Alexander Zhitenyov. Jump into an Air River. Review of A. Manichenko’s book, and here’s about tenderness
One would like to be a person who speaks this way. Not because the speech is alluring, but because it is forthright. Here, poetry is a way to speak about the essential while remaining convincing. The reader’s joy lies in knowing that there is order in the world and that it can be created from a simple need for it: "and now with every right I am part / of that power able to bestow authority."
This book is both a debut and a selected work; it is both accidental and representative. This duality is explained by the nature of poetic speech, which strives to return to the subtext, to the situation of communication. Fragmentation and ellipsis are its most organic qualities, the formula "and here's" is their sign. For this reason, real interlocutors and circumstances are especially important here.

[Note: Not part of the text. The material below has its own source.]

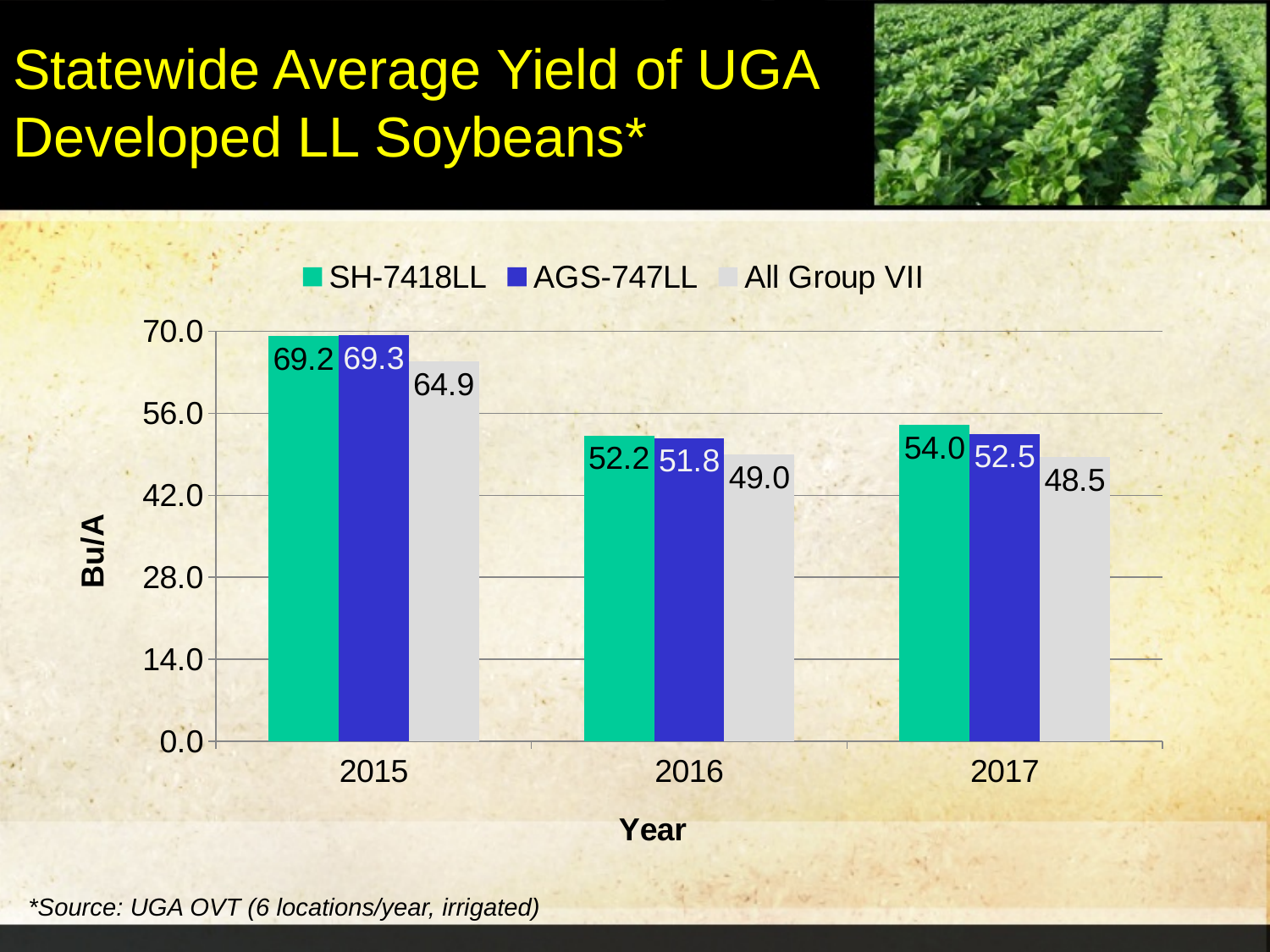
How many series does the legend list? 3 What is the difference between the AGS-747LL yield in 2015 and in 2016? 17.5 Which is larger in 2016, the SH-7418LL yield or the All Group VII yield? SH-7418LL In which year is the SH-7418LL yield highest? 2015 What is the yield for All Group VII in 2017? 48.5 What is the difference between the SH-7418LL yield and the All Group VII yield in 2017? 5.5 How many years are shown on the x axis? 3 What is the yield for AGS-747LL in 2016? 51.8 What kind of chart is shown on the slide? bar chart What is the yield for SH-7418LL in 2015? 69.2 What is the label of the y axis? Bu/A In which year is the All Group VII yield lowest? 2017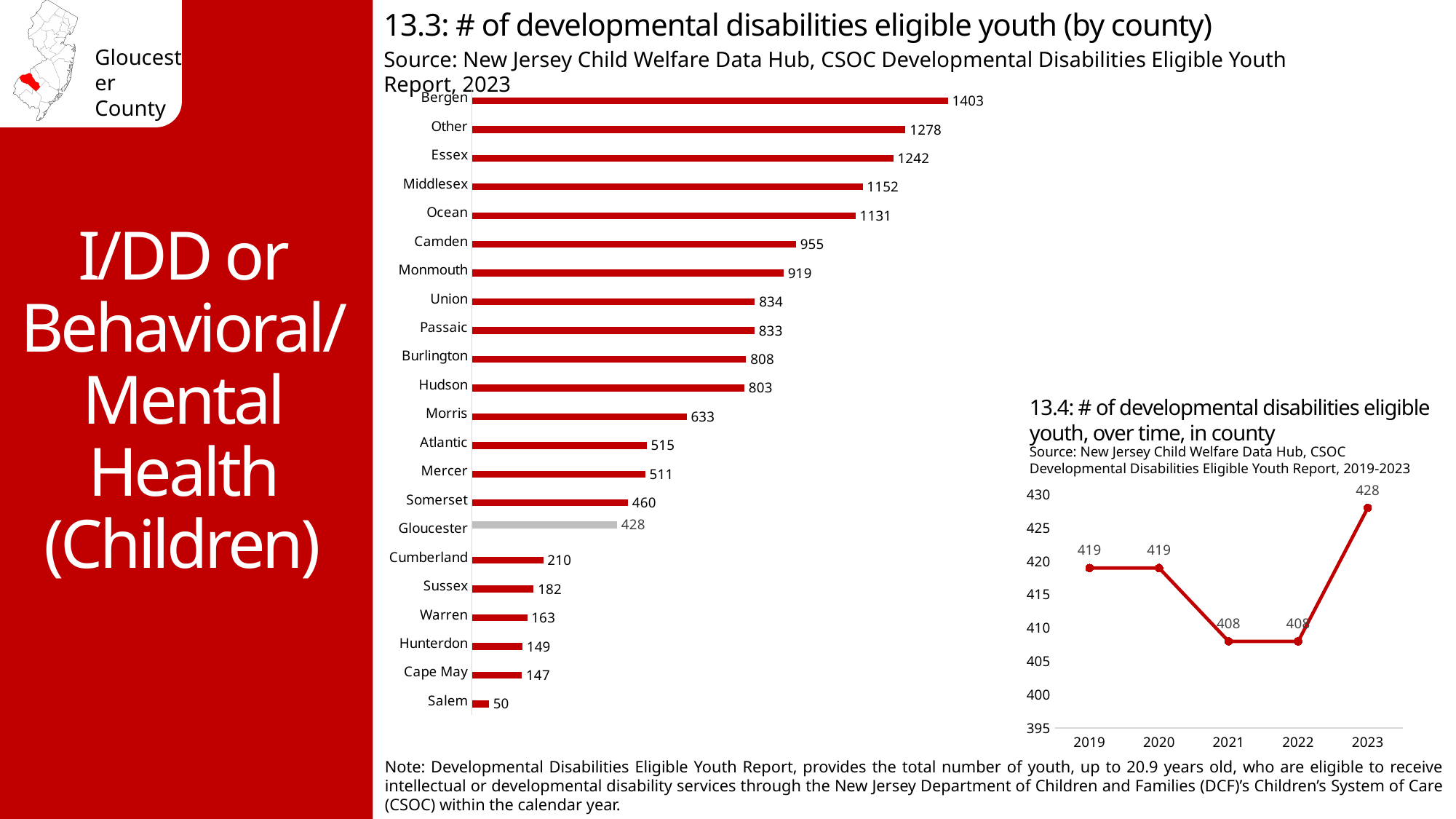
In chart 13.3 (# of developmental disabilities eligible youth by county), what is the value for Gloucester? 428 In chart 13.4 (over time, in county), what is the difference between the 2023 value and the 2022 value? 20 In chart 13.3 (by county), what is the value for Camden? 955 In chart 13.3 (by county), which has a larger value, Morris or Atlantic? Morris In chart 13.3 (by county), how many bars are shown? 22 In chart 13.3 (by county), which bar is shown in grey rather than red? Gloucester In chart 13.4 (over time, in county), what is the value for 2023? 428 In chart 13.3 (by county), which county has the lowest number of eligible youth? Salem What kind of chart is chart 13.3 (# of developmental disabilities eligible youth by county)? Bar chart In chart 13.3 (by county), which county has the highest number of eligible youth? Bergen In chart 13.4 (over time, in county), how many years are plotted? 5 In chart 13.3 (by county), what is the difference between Bergen and Gloucester? 975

This is free speech, which is always appropriate, and therefore is not afraid to be naive or absurd, complex or dramatic. It has no fear of influence, as there are no fears at all. It is alien to all external evaluative templates, for which "a golden word is equivalent to / a wooden glassy empty one." It is interested in the impossible – the "physis" arranged by people.
<...>
Tenderness remains even in an unread letter. But among the things that are greater and longer-lasting than people are not only strong feelings. The word – vulnerable, fading, incorporeal – also remains – "maybe not for us and not for me / even not for us and not for me." This conviction is an exciting lyrical piece of news that one wants to ponder and to return to.